* **Source document**

'''

This was the first of several temples that would be built. One of those temples has yet to be built. It will be built during the Great Tribulation period. Revelation 21:22 tells us that in the new world, there will be no temple because Jesus will be our temple, He will be our only place of worship, “But I saw no temple in it, for the Lord God Almighty and the Lamb are its temple.”

1 Kings 5:18
So Solomon’s builders, Hiram’s builders, and the Gebalites quarried them; and they prepared timber and stones to build the temple.

I cannot begin to comprehend what it would have been like to watch this construction take place. When we visit Jerusqlem, we see some parts of the originql wall of Jerusalem. The enormity of the white stones they used are indescribable. I would have loved to have witnessed the building of this temple.

Luke 20:8
And Jesus said to them, “ Neither will I tell you by what authority I do these things.”

'''

* **Raw data**
'''

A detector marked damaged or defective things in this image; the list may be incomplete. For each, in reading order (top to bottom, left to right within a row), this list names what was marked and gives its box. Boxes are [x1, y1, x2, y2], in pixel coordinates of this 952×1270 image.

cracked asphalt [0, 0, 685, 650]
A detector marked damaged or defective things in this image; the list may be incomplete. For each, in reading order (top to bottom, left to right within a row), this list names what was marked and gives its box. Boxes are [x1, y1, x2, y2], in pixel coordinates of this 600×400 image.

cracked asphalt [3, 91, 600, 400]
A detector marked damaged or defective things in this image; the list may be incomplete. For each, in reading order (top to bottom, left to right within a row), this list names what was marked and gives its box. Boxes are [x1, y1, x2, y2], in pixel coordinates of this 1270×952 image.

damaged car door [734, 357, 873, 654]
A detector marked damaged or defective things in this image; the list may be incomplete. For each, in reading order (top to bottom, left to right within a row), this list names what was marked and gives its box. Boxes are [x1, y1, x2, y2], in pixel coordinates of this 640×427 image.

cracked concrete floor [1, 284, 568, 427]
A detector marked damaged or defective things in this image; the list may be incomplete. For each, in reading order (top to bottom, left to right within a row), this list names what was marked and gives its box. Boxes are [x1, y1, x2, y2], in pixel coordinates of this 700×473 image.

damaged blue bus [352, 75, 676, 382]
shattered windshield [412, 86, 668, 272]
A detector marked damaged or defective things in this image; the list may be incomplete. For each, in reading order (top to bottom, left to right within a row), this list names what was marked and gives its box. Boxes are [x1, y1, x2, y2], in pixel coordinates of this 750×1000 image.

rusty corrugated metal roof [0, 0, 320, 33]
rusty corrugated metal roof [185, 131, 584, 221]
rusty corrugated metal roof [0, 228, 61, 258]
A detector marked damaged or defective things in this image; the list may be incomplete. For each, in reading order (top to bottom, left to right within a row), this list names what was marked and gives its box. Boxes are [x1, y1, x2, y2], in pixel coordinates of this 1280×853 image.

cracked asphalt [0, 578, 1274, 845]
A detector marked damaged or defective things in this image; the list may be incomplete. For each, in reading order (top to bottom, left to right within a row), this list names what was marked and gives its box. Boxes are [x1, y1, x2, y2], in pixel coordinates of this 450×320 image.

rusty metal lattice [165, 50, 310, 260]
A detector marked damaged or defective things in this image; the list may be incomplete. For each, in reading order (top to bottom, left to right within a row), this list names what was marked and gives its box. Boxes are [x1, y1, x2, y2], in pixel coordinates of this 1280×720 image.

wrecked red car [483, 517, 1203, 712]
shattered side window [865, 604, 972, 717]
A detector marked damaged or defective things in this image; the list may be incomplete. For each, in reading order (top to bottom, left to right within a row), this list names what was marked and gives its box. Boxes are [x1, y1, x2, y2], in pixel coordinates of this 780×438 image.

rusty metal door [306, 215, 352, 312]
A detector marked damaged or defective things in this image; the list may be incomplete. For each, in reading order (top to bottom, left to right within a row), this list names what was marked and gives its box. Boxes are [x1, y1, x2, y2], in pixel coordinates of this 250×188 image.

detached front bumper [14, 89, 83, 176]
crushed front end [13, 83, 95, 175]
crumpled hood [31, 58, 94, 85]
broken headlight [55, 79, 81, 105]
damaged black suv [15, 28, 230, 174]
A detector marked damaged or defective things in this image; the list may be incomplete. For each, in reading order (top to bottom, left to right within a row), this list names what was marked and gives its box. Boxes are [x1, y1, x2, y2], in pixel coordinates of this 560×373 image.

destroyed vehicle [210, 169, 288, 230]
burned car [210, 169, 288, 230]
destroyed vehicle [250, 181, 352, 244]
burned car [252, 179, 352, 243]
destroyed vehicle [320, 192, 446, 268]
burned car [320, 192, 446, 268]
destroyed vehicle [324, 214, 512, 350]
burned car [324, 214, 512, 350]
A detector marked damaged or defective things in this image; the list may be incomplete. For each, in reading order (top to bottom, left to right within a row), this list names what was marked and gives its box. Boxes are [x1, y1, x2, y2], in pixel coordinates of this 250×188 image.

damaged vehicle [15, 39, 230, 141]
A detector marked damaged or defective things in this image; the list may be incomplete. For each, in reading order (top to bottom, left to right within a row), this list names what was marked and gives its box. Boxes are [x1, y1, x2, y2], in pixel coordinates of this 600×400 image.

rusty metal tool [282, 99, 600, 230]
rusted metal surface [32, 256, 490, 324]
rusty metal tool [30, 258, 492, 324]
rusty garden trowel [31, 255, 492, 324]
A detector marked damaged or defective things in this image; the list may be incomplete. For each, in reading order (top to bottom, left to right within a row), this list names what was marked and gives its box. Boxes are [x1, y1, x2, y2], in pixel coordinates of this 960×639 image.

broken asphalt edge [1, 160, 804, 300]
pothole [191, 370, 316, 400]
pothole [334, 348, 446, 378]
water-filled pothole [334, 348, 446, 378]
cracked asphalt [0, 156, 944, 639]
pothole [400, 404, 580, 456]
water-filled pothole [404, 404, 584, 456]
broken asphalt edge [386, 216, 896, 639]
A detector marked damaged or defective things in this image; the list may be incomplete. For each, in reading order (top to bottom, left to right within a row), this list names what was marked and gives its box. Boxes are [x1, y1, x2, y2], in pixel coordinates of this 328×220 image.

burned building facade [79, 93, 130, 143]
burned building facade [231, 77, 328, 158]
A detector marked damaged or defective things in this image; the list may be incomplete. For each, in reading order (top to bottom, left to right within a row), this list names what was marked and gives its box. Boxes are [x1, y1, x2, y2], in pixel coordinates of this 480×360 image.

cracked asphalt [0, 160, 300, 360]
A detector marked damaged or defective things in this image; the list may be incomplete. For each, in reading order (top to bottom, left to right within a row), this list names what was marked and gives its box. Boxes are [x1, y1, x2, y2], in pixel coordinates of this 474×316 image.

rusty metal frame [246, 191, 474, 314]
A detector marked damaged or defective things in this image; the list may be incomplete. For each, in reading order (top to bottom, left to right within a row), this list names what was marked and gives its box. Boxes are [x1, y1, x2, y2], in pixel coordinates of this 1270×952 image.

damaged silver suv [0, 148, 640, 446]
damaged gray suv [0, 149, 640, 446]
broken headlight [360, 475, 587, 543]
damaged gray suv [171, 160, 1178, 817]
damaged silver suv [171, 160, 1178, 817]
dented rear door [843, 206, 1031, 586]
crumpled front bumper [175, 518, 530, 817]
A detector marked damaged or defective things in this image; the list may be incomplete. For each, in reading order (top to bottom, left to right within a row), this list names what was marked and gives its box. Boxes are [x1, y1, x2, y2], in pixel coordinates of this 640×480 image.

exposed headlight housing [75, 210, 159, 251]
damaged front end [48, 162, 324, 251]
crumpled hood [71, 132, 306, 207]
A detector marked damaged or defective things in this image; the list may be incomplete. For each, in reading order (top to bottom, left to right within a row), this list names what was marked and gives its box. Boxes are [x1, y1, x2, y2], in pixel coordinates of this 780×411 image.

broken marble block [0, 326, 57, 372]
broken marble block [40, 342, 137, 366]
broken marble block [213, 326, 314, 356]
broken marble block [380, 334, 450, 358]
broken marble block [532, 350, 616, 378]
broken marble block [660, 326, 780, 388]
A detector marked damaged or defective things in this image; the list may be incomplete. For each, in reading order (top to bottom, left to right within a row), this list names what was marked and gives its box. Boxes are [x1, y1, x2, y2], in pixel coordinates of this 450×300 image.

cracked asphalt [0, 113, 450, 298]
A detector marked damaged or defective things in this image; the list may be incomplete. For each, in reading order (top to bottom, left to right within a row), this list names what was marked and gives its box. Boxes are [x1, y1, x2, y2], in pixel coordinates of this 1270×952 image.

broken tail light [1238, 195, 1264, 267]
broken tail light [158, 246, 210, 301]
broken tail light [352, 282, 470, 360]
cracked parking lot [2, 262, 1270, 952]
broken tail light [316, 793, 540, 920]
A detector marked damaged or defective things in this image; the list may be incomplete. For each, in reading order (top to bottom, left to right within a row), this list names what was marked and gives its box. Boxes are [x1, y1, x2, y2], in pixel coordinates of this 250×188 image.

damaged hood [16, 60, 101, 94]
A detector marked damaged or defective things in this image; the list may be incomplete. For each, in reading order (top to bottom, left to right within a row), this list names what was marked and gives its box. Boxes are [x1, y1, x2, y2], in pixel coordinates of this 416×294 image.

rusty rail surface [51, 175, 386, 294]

'''

Reproduce verbatim the part of the devotional text on temples running from "This was the" up to and including "of this temple.".

This was the first of several temples that would be built. One of those temples has yet to be built. It will be built during the Great Tribulation period. Revelation 21:22 tells us that in the new world, there will be no temple because Jesus will be our temple, He will be our only place of worship, “But I saw no temple in it, for the Lord God Almighty and the Lamb are its temple.”

1 Kings 5:18
So Solomon’s builders, Hiram’s builders, and the Gebalites quarried them; and they prepared timber and stones to build the temple.

I cannot begin to comprehend what it would have been like to watch this construction take place. When we visit Jerusqlem, we see some parts of the originql wall of Jerusalem. The enormity of the white stones they used are indescribable. I would have loved to have witnessed the building of this temple.